→ EXTRAIT PROPOSÉ:
==*==
C’est plus un problème de fond. Je ne pense pas qu’un seul concert ou une série de collaboration fasse une différence. Cela dépend des élus à ce moment-là. Le conservatoire a beaucoup de demandes sur des choses classiques en réalité. Est-ce que c’est notre image ? Je n’en sais rien, mais ce qui est sûr c’est que beaucoup de familles viennent chercher chez nous l’enseignement de la musique classique avec sa rigueur et sa tradition. Peut-être bien parce que ça élève socialement. C’est possible. On ne joue pas un concerto de Mozart, il a fallu apprendre une autre technique musicale. Par exemple, dans le classique on apprend à être très strict avec la mesure. Là, il faut être rigoureux, mais simplement savoir moduler un tout petit peu sa mesure pour pouvoir donner de la vie à ce genre de musique. C’est ce qu’on appelle le groove.
Vous écoutez du rap ?
==*==
→ FICHES DE DONNÉES:
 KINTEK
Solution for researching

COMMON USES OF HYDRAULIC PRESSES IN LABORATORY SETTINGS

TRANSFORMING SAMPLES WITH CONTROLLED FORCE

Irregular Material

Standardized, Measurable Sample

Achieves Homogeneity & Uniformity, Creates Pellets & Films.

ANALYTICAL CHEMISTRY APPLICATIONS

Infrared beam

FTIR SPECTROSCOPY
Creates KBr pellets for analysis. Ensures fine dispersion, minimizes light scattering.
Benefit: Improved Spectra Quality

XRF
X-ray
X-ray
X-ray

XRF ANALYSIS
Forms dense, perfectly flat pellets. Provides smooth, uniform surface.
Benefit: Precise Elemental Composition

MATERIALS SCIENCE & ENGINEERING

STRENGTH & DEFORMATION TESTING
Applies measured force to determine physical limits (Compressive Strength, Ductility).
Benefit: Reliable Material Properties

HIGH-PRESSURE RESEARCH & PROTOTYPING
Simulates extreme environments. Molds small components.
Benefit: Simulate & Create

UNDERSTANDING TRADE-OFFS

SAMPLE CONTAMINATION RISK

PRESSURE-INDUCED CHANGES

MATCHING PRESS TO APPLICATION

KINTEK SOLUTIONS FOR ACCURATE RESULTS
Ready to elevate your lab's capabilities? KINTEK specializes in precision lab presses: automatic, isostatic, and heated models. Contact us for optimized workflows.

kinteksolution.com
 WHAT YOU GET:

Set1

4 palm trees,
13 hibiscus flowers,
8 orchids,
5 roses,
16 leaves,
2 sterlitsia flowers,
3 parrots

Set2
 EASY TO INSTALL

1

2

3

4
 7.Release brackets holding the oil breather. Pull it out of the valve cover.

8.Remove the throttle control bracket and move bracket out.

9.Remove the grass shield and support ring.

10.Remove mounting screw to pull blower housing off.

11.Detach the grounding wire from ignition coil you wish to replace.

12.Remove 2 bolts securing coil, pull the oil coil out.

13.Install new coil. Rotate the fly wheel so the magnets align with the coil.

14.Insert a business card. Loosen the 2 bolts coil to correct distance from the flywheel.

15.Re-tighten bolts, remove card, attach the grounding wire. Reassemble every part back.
==*==
→ CONSIGNES DE TRAVAIL:
a) Dans l'extrait sur le conservatoire, quel nom donne-t-on au fait de moduler un tout petit peu sa mesure pour donner de la vie à la musique ?
b) Reprenez l'extrait sur le conservatoire juste après sa dernière phrase, s'il vous plaît, en poursuivant l'échange.

→ RÉPONSES ATTENDUES:
a) Le groove.

b)
Personnellement, c’était une réelle découverte, je connaissais IAM de nom, mais ce n’était pas du tout ma culture. Et justement j’ai découvert beaucoup de choses. Ils m’ont impressionné par leur capacité de mémorisation des textes. Je ne les ai jamais vus sortir un cahier, ils font tout par cœur. Et quand ils chantent à trois ou quatre, ils sont en synchronisation totale. Et ça pour un musicien, c’est très difficile à faire.
Le rap est un style musical qui travaille principalement avec des beat makers plutôt qu’avec de vrais instruments.
C’est une expérience que vous souhaitez renouveler ?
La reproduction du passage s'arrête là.